Tugas yang Dikerjakan.
A. Cetak ulang bagian artikel tentang sumur bor Badan Geologi mulai dari "Foto: ANTARA FOTO/Saptono" sampai dengan "hidrogeologi daerah setempat.".
B. Jawablah pertanyaan berikut berdasarkan artikel tentang sumur bor Badan Geologi.
(i) Berapa lama waktu yang dibutuhkan air tanah untuk terbentuk?
(ii) Melalui pusat apa Badan Geologi memberikan bantuan sarana air bersih?
(iii) Di berapa kabupaten dan kota sumur bor yang disediakan Badan Geologi tersebar?

Kutipan untuk Dibaca.

-=-=-

Senin 19 Mar 2018 17:42 WIB

Badan Geologi Bangun 1.782 Unit Sumur Bor

Upaya ini bertujuan membantu masyarakat mendapatkan air bersih di wilayah krisis air.

Rep: Intan Pratiwi/ Red: Andi Nur Aminah
Pekerja membuat sumur bor di sekitar lahan gambut (ilustrasi)
Foto: ANTARA FOTO/Saptono
Pekerja membuat sumur bor di sekitar lahan gambut (ilustrasi)

REPUBLIKA.CO.ID,  JAKARTA -- Air tanah merupakan sumber air terpenting untuk penyediaan air bersih bagi kehidupan. Sebagai salah satu sumber daya alam, ketersediaan air tanah harus tetap dijaga, mengingat proses pembentukannya membutuhkan jangka waktu yang cukup lama. Air tanah terbentuk bisa bulanan hingga ribuan tahun, tergantung curah hujan dan kondisi hidrogeologi daerah setempat.

Dengan kondisi geologi Indonesia yang cukup rumit dan bervariasi, potensi ketersediaan air tanah juga sangat variatif antara satu wilayah dengan wilayah lainnya. Dalam rangka membantu masyarakat mendapatkan air bersih di wilayah yang sulit air, Badan Geologi Kementerian ESDM melalui Pusat Air Tanah dan Geologi Tata Lingkungan (PATGTL) memberikan bantuan sarana air bersih melalui pembangunan sumur bor di wilayah sulit air.

"Badan Geologi mempunyai progam pelayanan air bersih di daerah sulit air melalui pengeboran air tanah. Dalam kurun tahun 2005-2017, Badan Geologi telah menyediakan 1.782 unit sumur bor tersebar di di 312 kabupaten dan kota di seluruh Indonesia. Secara keseluruhan kapasitas produksi dari seluruh sumur tersebut adalah sekitar 100 juta m3 per tahun untuk melayani 5 juta jiwa," demikian disampaikan Kepala Badan Geologi, Rudy Suhendar dikutip esdm.go.id, Senin (19/3).

-=-=-

Kutipan Sumber.
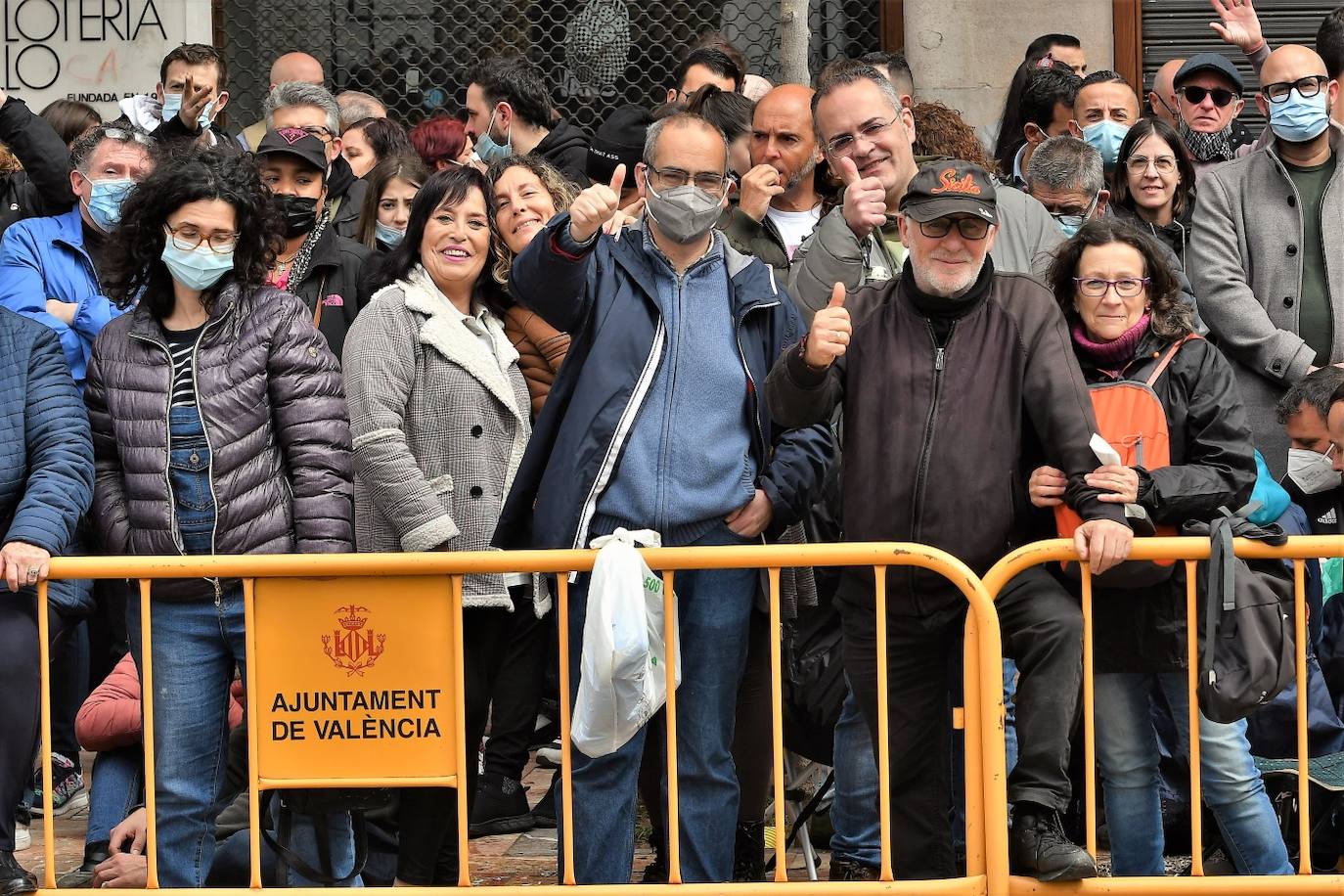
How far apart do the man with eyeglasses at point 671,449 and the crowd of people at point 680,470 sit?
0.01m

-=-=-

Kumpulan Jawaban.
A.
Foto: ANTARA FOTO/Saptono
Pekerja membuat sumur bor di sekitar lahan gambut (ilustrasi)

REPUBLIKA.CO.ID,  JAKARTA -- Air tanah merupakan sumber air terpenting untuk penyediaan air bersih bagi kehidupan. Sebagai salah satu sumber daya alam, ketersediaan air tanah harus tetap dijaga, mengingat proses pembentukannya membutuhkan jangka waktu yang cukup lama. Air tanah terbentuk bisa bulanan hingga ribuan tahun, tergantung curah hujan dan kondisi hidrogeologi daerah setempat.

B.
(i) Bisa bulanan hingga ribuan tahun, tergantung curah hujan dan kondisi hidrogeologi daerah setempat.
(ii) Pusat Air Tanah dan Geologi Tata Lingkungan (PATGTL).
(iii) Di 312 kabupaten dan kota.